| Data provided |
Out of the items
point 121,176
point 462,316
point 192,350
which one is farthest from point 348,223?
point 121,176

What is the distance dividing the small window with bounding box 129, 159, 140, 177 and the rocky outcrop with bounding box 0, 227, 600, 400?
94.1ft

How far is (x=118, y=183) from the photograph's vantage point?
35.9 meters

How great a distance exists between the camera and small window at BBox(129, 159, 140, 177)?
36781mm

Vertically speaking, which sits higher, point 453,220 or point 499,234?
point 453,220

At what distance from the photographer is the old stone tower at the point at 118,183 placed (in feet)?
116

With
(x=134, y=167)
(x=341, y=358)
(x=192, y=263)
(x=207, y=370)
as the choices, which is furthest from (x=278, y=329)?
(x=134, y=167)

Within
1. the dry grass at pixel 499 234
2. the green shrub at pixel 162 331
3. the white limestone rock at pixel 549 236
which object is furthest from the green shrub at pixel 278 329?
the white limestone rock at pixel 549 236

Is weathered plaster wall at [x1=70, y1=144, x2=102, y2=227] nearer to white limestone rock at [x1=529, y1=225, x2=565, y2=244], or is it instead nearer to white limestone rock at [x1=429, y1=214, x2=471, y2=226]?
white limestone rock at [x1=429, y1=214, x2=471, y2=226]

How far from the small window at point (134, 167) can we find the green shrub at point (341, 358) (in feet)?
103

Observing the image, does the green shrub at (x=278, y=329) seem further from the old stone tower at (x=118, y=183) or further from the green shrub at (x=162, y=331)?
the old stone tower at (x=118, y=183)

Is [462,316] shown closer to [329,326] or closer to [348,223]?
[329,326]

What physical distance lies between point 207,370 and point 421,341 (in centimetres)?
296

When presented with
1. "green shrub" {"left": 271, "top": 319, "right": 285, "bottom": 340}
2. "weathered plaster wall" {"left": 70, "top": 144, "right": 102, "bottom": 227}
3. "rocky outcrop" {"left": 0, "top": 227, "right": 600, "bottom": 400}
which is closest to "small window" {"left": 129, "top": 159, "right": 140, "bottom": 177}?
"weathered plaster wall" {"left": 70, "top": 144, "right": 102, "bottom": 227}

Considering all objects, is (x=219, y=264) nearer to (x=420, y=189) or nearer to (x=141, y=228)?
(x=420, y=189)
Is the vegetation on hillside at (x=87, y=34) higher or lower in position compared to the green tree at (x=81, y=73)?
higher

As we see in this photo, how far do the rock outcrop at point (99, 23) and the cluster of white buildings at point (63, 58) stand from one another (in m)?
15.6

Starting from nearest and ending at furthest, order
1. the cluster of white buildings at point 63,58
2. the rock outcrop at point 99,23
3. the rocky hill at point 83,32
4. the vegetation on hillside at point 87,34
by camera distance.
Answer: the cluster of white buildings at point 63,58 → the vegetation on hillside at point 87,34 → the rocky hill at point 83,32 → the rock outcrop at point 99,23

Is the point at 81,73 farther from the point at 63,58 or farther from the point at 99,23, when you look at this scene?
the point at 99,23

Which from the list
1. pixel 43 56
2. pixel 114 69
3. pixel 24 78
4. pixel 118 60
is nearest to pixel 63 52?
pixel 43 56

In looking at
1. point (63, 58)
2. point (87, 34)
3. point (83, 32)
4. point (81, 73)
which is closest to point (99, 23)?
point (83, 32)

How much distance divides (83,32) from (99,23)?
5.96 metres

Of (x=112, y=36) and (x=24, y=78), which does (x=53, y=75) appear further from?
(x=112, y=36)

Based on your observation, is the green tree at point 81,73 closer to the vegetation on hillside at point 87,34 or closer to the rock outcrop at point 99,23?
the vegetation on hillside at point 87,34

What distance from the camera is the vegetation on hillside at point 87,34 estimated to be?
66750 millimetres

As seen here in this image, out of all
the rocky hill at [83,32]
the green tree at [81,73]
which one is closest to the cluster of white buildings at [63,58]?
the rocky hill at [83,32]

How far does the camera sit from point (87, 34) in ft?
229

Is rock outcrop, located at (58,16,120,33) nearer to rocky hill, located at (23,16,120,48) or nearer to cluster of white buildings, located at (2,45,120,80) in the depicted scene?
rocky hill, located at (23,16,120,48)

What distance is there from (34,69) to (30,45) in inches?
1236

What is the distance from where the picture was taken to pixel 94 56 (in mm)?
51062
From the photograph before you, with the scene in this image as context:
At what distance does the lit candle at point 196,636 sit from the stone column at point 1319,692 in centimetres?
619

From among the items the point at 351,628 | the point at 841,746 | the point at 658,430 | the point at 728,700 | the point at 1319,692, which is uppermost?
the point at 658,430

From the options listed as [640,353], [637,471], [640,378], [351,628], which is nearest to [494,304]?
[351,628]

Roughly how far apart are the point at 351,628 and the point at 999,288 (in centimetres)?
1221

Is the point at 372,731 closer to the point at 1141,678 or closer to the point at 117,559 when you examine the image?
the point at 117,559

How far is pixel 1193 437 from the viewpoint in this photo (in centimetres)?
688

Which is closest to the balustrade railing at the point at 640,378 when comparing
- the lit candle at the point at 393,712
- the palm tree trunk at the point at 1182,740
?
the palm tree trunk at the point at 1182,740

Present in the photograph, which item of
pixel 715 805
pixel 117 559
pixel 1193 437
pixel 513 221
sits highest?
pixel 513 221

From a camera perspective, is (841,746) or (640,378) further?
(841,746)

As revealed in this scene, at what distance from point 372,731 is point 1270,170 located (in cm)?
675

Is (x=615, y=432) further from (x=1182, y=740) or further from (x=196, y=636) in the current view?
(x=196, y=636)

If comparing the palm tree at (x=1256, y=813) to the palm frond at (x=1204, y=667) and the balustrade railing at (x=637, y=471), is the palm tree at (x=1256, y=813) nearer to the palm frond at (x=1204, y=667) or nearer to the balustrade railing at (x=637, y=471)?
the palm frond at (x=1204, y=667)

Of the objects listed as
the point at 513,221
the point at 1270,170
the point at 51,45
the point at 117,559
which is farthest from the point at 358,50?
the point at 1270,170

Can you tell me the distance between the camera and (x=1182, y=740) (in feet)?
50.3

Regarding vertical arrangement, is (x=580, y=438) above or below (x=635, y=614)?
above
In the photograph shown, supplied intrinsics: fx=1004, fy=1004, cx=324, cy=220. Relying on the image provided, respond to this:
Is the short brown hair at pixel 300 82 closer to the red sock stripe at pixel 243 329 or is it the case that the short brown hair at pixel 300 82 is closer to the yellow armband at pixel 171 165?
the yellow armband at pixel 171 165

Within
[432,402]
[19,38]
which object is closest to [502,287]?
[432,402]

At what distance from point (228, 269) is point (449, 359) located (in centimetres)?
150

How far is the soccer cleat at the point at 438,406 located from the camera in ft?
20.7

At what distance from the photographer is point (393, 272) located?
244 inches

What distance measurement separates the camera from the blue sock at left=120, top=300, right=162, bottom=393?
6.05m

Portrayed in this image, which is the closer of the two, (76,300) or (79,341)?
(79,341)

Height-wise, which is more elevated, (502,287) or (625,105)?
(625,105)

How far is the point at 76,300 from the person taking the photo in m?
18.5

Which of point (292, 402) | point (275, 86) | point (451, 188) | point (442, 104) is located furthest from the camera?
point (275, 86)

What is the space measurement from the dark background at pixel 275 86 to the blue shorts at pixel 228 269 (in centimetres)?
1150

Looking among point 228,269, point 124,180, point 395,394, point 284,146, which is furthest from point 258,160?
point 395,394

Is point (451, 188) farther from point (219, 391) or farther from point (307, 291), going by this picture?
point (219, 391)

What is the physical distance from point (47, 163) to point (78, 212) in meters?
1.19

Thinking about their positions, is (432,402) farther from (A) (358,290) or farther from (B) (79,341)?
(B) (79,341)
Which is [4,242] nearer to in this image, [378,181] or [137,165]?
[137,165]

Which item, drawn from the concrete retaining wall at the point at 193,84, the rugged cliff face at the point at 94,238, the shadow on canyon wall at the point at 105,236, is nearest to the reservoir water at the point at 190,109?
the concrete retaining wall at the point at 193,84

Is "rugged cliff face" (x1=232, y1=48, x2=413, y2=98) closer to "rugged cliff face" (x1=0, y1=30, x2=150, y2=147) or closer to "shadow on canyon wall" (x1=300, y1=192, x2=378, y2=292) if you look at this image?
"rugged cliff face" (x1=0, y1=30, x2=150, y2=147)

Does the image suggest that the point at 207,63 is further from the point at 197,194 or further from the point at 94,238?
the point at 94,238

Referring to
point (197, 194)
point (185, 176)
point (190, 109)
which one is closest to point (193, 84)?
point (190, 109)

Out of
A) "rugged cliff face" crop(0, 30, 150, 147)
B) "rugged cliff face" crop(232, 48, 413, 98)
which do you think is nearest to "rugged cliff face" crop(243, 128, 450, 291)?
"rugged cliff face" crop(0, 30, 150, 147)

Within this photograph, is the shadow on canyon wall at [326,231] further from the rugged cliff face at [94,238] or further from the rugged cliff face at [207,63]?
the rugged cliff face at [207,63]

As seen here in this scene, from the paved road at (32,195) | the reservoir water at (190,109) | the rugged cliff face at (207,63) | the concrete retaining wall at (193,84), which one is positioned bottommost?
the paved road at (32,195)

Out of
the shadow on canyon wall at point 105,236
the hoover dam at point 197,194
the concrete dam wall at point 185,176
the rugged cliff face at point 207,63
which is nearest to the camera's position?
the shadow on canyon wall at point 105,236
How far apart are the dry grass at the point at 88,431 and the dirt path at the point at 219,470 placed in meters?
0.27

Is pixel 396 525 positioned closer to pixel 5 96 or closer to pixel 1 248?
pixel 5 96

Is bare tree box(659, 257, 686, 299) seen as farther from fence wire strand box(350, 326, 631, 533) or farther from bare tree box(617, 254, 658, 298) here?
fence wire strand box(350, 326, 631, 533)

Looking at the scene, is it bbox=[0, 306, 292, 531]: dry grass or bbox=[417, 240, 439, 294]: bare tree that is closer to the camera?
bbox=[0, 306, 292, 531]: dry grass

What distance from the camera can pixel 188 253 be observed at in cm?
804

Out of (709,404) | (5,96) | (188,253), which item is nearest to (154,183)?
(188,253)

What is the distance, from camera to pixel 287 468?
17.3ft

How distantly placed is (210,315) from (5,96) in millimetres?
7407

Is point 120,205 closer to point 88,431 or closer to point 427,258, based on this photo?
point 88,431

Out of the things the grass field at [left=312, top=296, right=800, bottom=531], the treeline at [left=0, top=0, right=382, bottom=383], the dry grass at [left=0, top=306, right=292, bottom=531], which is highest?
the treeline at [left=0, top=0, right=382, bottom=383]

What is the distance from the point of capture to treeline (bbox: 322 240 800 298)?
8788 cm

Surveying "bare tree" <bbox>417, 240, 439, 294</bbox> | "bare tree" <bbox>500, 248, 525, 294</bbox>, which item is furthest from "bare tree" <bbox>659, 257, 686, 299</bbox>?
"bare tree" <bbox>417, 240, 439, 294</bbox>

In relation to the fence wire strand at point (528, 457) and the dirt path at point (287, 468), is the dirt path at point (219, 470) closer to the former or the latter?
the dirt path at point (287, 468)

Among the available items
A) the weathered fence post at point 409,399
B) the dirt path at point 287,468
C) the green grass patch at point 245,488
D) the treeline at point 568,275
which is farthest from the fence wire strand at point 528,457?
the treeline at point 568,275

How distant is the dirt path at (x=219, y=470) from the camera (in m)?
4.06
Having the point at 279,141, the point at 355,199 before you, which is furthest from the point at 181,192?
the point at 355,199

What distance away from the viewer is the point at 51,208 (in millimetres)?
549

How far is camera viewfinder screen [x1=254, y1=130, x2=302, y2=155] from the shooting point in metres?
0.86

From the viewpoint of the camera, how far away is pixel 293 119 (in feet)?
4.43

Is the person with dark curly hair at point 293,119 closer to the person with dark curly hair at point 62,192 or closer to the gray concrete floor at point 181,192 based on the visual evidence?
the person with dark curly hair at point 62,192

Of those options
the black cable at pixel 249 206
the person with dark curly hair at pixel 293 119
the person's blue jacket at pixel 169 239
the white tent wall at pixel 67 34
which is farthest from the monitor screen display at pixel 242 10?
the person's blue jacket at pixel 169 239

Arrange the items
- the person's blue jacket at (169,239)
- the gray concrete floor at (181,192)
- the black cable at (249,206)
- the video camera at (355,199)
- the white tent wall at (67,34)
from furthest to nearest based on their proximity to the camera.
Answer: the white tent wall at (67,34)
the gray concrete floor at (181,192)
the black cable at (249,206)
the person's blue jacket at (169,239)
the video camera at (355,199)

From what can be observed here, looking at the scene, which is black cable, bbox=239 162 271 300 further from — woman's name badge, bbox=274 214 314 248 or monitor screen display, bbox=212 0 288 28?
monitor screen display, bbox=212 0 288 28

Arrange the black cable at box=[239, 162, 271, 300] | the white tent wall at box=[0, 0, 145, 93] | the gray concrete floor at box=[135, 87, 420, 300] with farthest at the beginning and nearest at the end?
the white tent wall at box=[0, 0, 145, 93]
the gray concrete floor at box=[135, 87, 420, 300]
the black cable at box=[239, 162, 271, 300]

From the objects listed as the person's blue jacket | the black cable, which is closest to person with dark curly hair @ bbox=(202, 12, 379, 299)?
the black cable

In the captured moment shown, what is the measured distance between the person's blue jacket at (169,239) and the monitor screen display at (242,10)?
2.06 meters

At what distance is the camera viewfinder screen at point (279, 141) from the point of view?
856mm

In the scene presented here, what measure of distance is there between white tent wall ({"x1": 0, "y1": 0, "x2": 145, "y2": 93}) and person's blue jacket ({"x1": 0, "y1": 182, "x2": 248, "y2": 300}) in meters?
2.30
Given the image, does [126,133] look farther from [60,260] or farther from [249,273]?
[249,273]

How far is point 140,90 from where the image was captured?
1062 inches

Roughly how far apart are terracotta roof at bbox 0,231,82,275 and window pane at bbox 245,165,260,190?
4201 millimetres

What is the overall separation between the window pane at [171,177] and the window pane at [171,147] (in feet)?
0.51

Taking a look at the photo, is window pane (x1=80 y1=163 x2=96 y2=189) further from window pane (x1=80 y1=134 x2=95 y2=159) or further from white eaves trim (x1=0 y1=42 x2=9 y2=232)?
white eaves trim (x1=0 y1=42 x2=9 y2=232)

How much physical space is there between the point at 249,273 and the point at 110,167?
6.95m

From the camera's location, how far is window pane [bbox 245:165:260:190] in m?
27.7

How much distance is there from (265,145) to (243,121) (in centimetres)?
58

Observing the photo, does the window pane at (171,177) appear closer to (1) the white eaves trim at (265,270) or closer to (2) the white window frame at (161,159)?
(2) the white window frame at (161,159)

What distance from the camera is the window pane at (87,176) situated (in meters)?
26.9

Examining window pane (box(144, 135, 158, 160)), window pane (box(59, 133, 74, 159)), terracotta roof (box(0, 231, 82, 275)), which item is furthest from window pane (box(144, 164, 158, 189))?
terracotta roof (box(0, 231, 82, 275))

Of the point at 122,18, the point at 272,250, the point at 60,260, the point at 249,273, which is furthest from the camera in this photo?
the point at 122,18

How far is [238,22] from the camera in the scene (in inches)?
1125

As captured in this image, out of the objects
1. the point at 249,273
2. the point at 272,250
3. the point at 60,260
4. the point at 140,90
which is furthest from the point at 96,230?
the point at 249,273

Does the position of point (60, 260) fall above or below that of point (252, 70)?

| Aim of the exercise |
Nothing but the lines from the one with "Observing the photo, does" through the last line should be repeated, each exactly as it stands.

| Answer to the exercise |
Observing the photo, does the window pane at (171,177) appear closer to (1) the white eaves trim at (265,270) or closer to (2) the white window frame at (161,159)?
(2) the white window frame at (161,159)

What distance from the camera is the window pane at (87,176) situated (in meters)?
26.9

Examining window pane (box(144, 135, 158, 160)), window pane (box(59, 133, 74, 159)), terracotta roof (box(0, 231, 82, 275)), which item is furthest from window pane (box(144, 164, 158, 189))?
terracotta roof (box(0, 231, 82, 275))

Of the point at 122,18, the point at 272,250, the point at 60,260, the point at 249,273, which is furthest from the camera in this photo?
the point at 122,18

How far is [238,22] from the camera in the scene (in inches)?
1125

As captured in this image, out of the objects
1. the point at 249,273
2. the point at 272,250
3. the point at 60,260
4. the point at 140,90
which is furthest from the point at 96,230?
the point at 249,273

Does the position of point (60, 260) fall above or below that of point (252, 70)?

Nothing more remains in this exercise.